Le même garçon jeune et actif qui avait déjà paru au premier appel accourut de la cabine de dessous, et annonça sa présence comme la première fois.
–Roderick, continua le Corsaire, voici mon futur lieutenant, et par conséquent votre officier et mon ami. Voulez-vous prendre quelque chose, Monsieur? Il n’est presque rien qu’on puisse désirer, que Roderick ne soit à même de fournir.
–Je vous remercie, je n’ai besoin de rien.
–Alors, ayez la bonté de le suivre en bas. Il vous conduira dans la grande salle, et vous donnera un code écrit. Dans une heure vous en aurez achevé la lecture, et alors je vous rejoindrai.
–Éclairez mieux l’échelle, Roderick, quoique vous sachiez très-bien descendre sans échelle, monsieur Wilder, à ce qu’il paraît, ou je n’aurais pas en ce moment le plaisir de vous voir.

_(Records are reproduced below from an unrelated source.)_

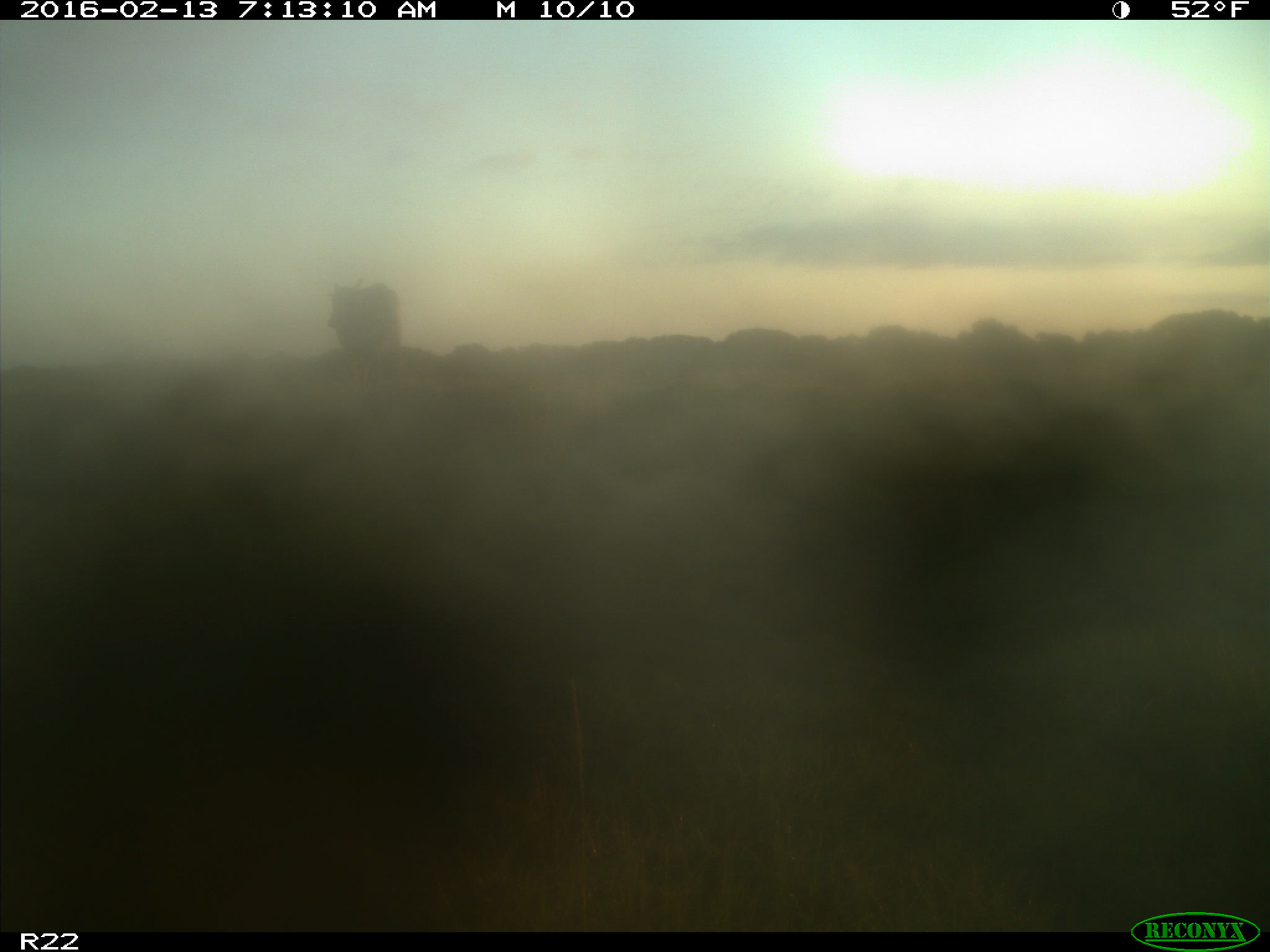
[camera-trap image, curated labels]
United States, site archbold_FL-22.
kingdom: Animalia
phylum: Chordata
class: Mammalia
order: Artiodactyla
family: Bovidae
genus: Bos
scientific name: Bos taurus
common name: domestic cow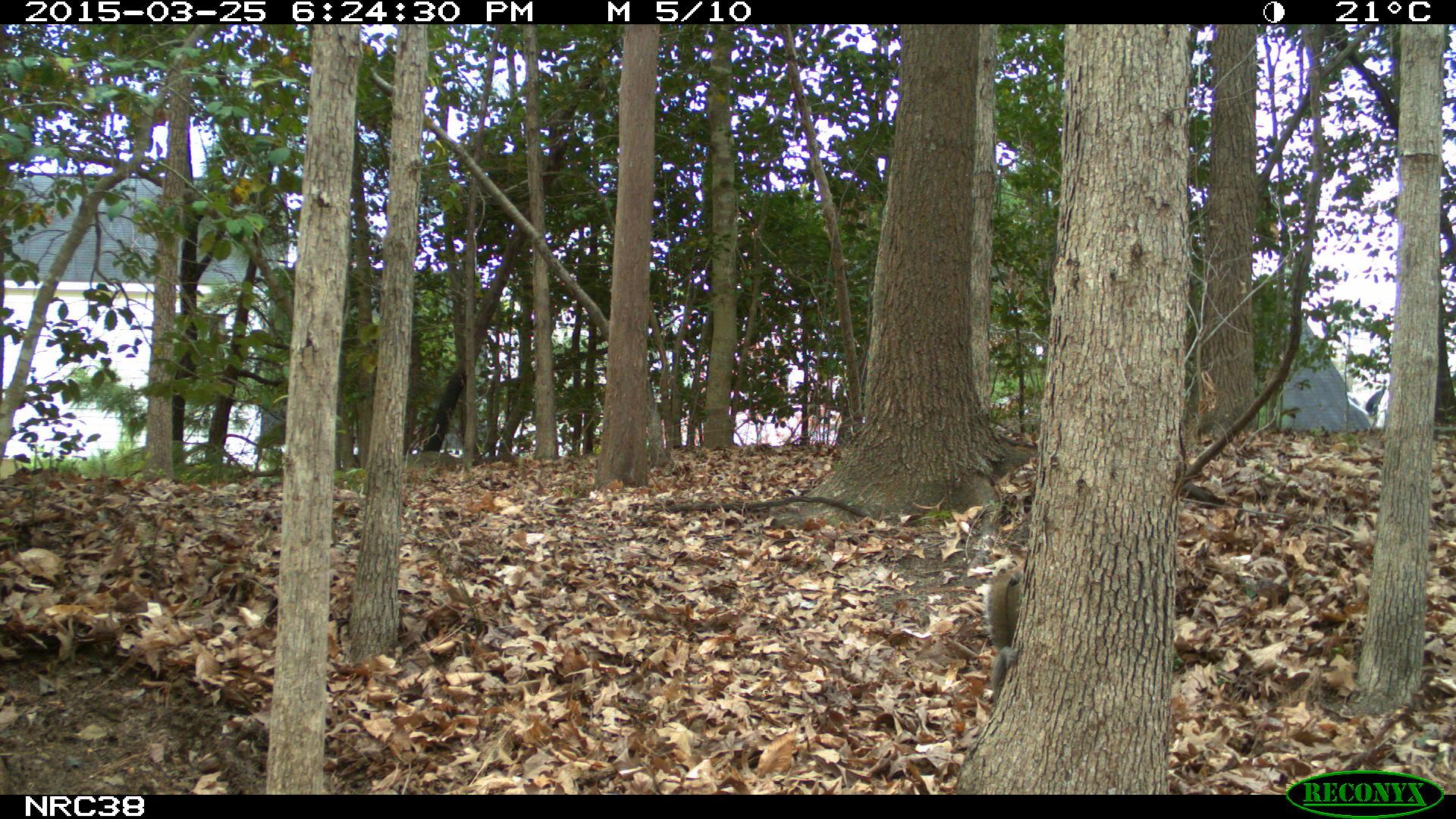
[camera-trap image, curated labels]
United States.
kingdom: Animalia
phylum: Chordata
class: Mammalia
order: Rodentia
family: Sciuridae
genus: Sciurus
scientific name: Sciurus carolinensis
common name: eastern gray squirrel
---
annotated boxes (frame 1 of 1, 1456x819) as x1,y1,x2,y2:
Eastern Gray Squirrel: 973,555,1030,707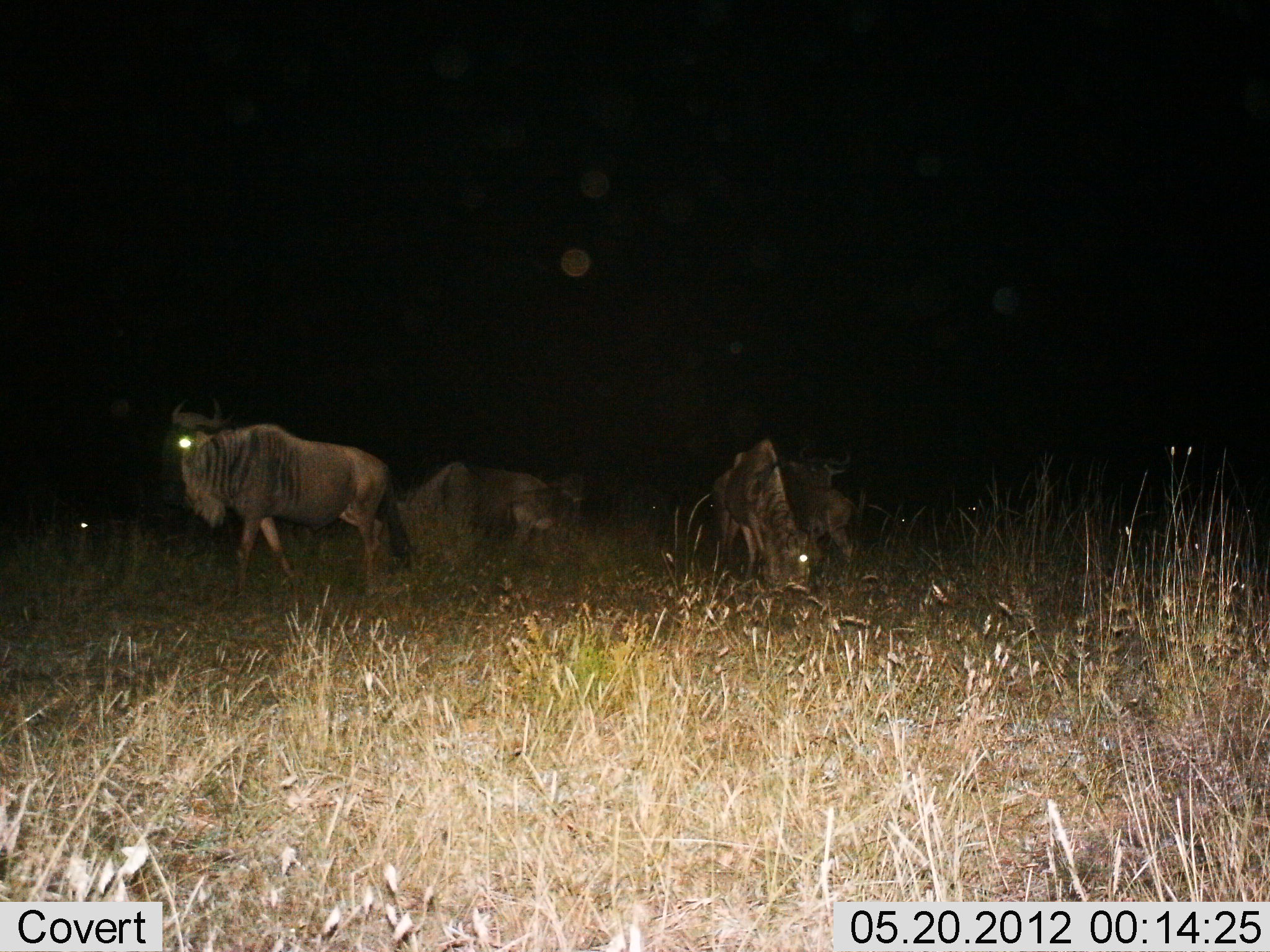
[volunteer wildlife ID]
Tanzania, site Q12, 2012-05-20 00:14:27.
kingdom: Animalia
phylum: Chordata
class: Mammalia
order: Artiodactyla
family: Bovidae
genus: Connochaetes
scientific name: Connochaetes taurinus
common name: blue wildebeest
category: wildebeest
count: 5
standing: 70%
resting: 10%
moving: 40%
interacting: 0%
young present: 10%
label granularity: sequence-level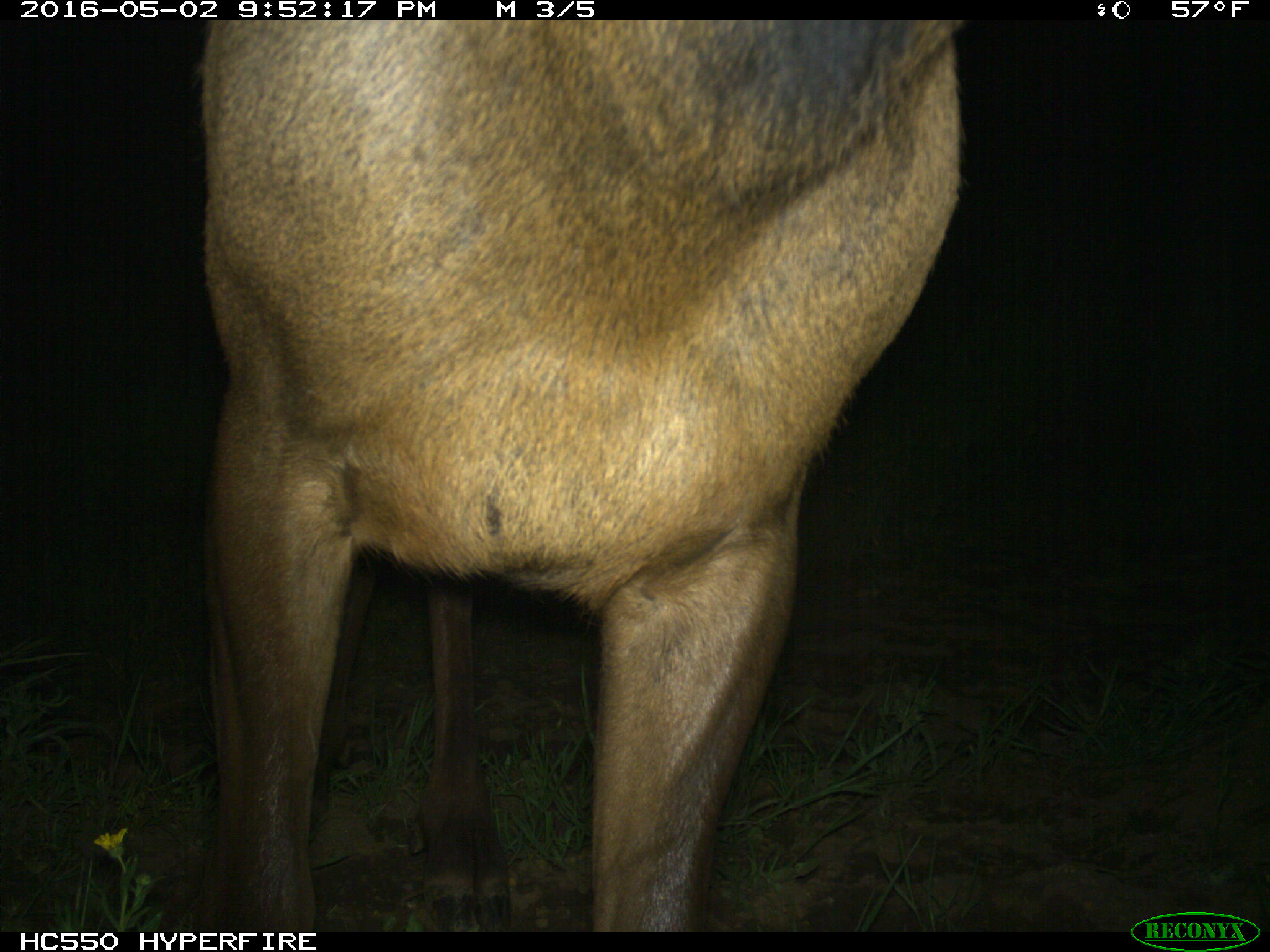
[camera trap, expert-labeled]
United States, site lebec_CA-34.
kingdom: Animalia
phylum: Chordata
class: Mammalia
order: Artiodactyla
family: Cervidae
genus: Cervus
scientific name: Cervus canadensis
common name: elk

Le Corsaire sourit d’un air d’intelligence; mais Wilder ne parut pas se rappeler avec la même satisfaction la position embarrassante où il avait été laissé dans la tour, et loin de répondre à ce sourire, sa physionomie s’était singulièrement rembrunie au moment où il se préparait à suivre son guide, qui était déjà au milieu de l’escalier, une lumière à la main. Le premier s’en aperçut, et, s’avançant d’un pas, il dit aussitôt avec autant de grâce que de dignité:
–Monsieur Wilder, je vous dois des excuses pour la manière un peu cavalière dont je me suis séparé de vous sur la colline. Quoique je vous crusse à moi, je n’étais pourtant pas sûr de mon acquisition; vous comprenez sans peine combien il était essentiel pour un homme dans ma position de se débarrasser d’un compagnon dans un pareil moment. 1•
Wilder se retourna vers lui, et, avec un air d’où toute trace de déplaisir était effacée, il lui fit signe de n’en pas dire davantage.
–Il était assez désagréable, sans doute, de se trouver ainsi emprisonné; mais je sens la justesse de ce que vous dites, et j’en aurais fait autant moi-même en pareil cas, si j’avais eu la même présence d’esprit.
–Le bonhomme qui moud du blé dans ces ruines doit faire mal ses affaires, puisque tous les rats abandonnent son moulin, s’écria gaiement le Corsaire tandis que son compagnon descendait l’escalier.
Pour cette fois, Wilder lui rendit son sourire franc et cordial, et il laissa, en se retirant, son nouveau maître seul en possession de la cabine.
CHAPITRE VII.
Est-il quelque loi qui puisse t’enrichir?–Eh
bien! romps avec elle, et prends ceci.–Ma
pauvreté y consent, mais non ma volonté.
SHAKSPEARE. Roméo et Juliette.
Le Corsaire s’arrêta au moment où Wilder disparut, et il resta plus d’une minute dans l’attitude du triomphe. Il était évident qu’il se félicitait de son succès; mais, quoique sa figure expressive peignît la satisfaction de l’homme intérieur, ce n’étaient pas les élans d’une joie vulgaire; on y voyait plutôt le plaisir d’être délivré tout à coup d’une mortelle inquiétude, que celui de s’être assuré les services d’un brave jeune homme. Peut-être même un observateur attentif aurait-il pu découvrir une ombre de regret au milieu de son sourire triomphant et des brillants éclairs que lançaient ses regards. Mais ces sensations ne furent que passagères, et il reprit bientôt t l’air libre et dégagé qui lui était ordinaire.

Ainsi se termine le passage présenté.